Special Report

This Is the Most Dangerous Volcano on the Planet

Source: marako85 / iStock / Getty Images Plus

2. Santa Maria
> Type of volcano: Stratovolcano
> Location: Guatemala
> Criteria: Major eruption, high fatality eruption, frequent activity, significant lava effusion

Santa Maria erupted massively in 1902 for the first time in recorded history. The event was one of the three largest eruptions of the 20th century, killing more than 6,000 people. Locals didn’t recognize the signs of an impending eruption since the volcano hadn’t previously been known to be active. A smaller volcanic event in 1929 produced deadly pyroclastic flows, and it has continued to see less violent activity in recent years, including lava flows.
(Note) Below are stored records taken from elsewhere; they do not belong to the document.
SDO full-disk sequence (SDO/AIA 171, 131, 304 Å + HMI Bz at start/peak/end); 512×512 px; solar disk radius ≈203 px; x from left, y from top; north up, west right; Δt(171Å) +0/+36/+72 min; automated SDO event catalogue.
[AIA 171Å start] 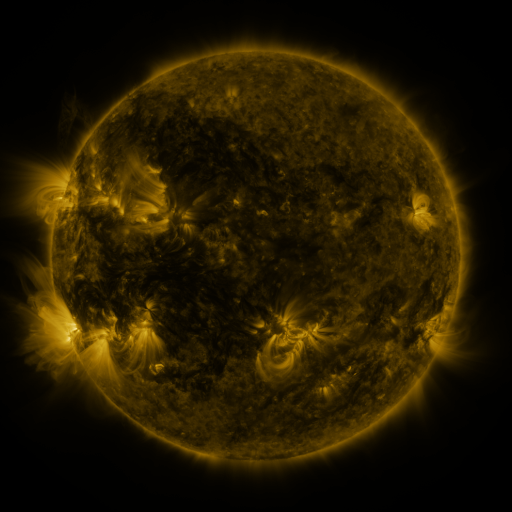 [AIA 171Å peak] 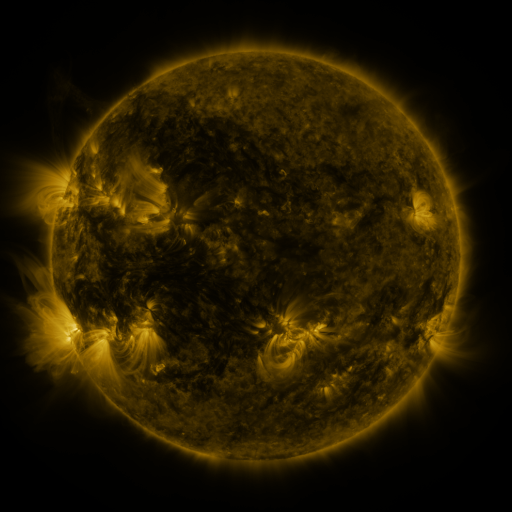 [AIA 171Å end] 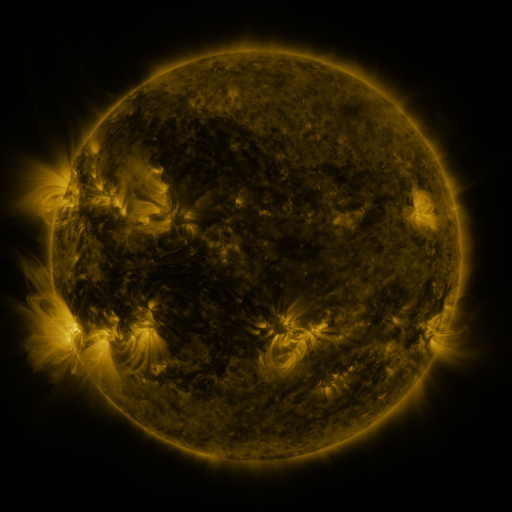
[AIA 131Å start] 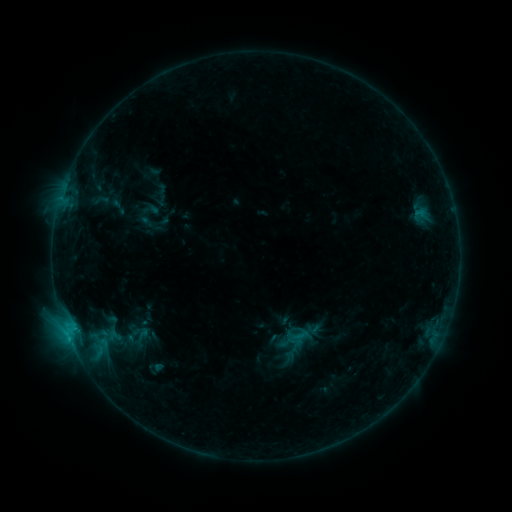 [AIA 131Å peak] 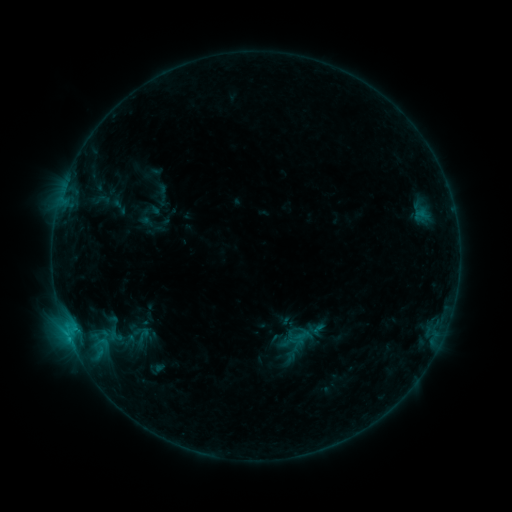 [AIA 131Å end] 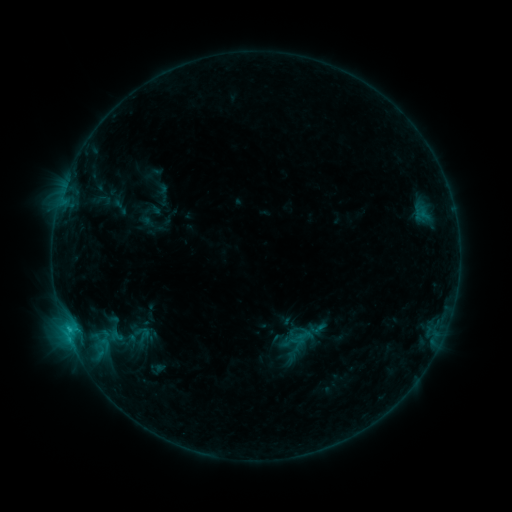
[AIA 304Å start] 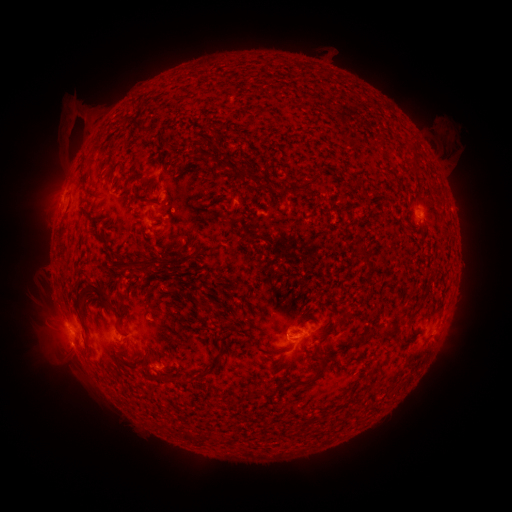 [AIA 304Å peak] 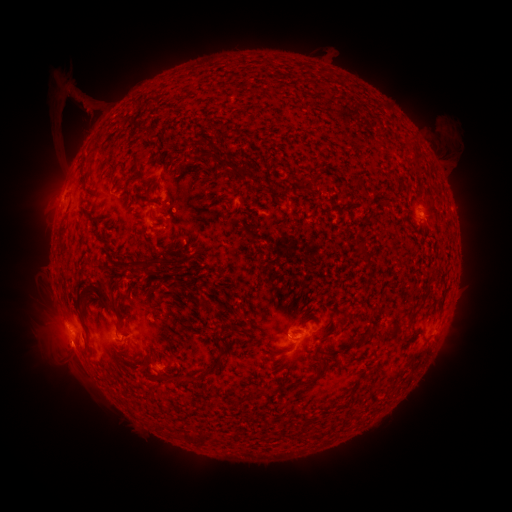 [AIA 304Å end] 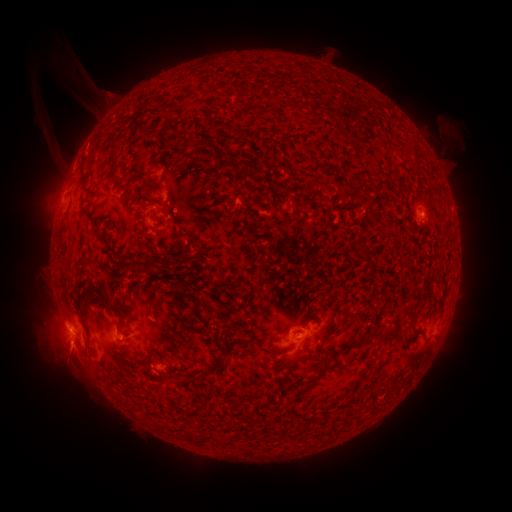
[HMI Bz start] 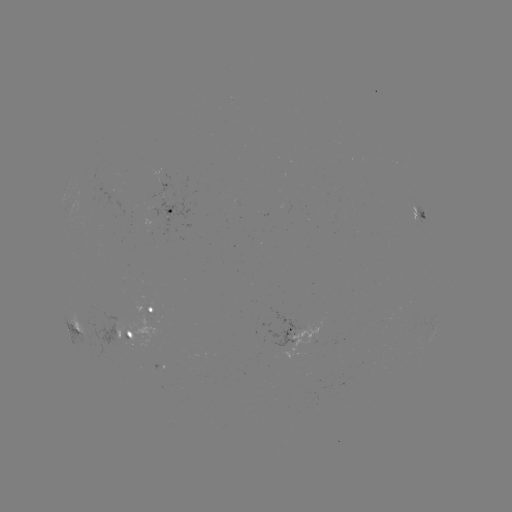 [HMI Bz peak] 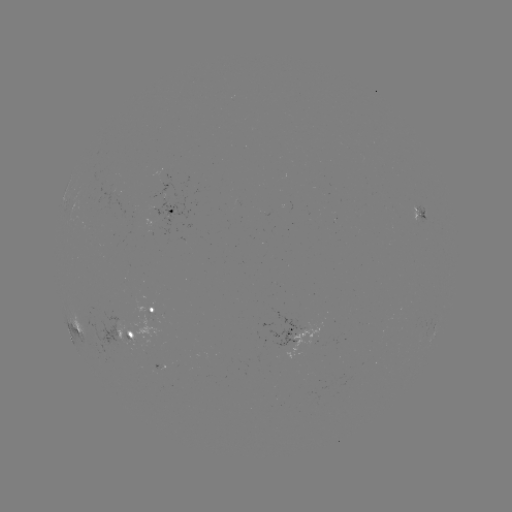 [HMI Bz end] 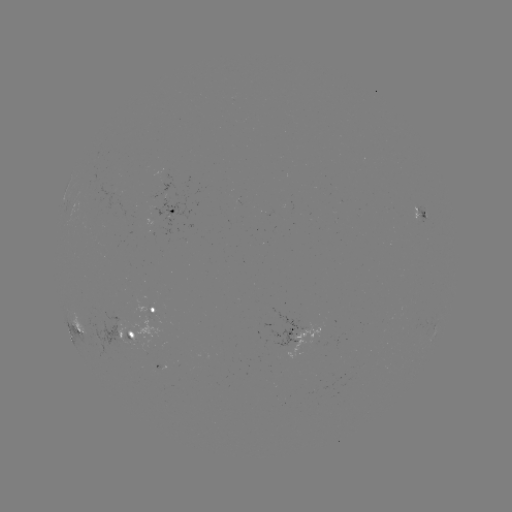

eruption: <bbox>49, 56, 122, 139</bbox>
Source: okimo / iStock / Getty Images Plus

1. Aira
> Type of volcano: Caldera
> Location: Japan
> Criteria: Major eruption, multiple large eruptions, high fatality eruption, frequently activity, significant lava effusion

Aira is a massive caldera on the southern end of Japan’s Kyushu island. Currently, the city of Kagoshima, situated in the middle of the caldera that forms a scenic bay, is home to over 900,000 people. Japan’s most active caldera, Aira sees several small eruptions every year. Mindful of their precarious position, residents have put in place one of the most advanced seismologic monitoring systems in the world. They are also well-trained in evacuation procedures.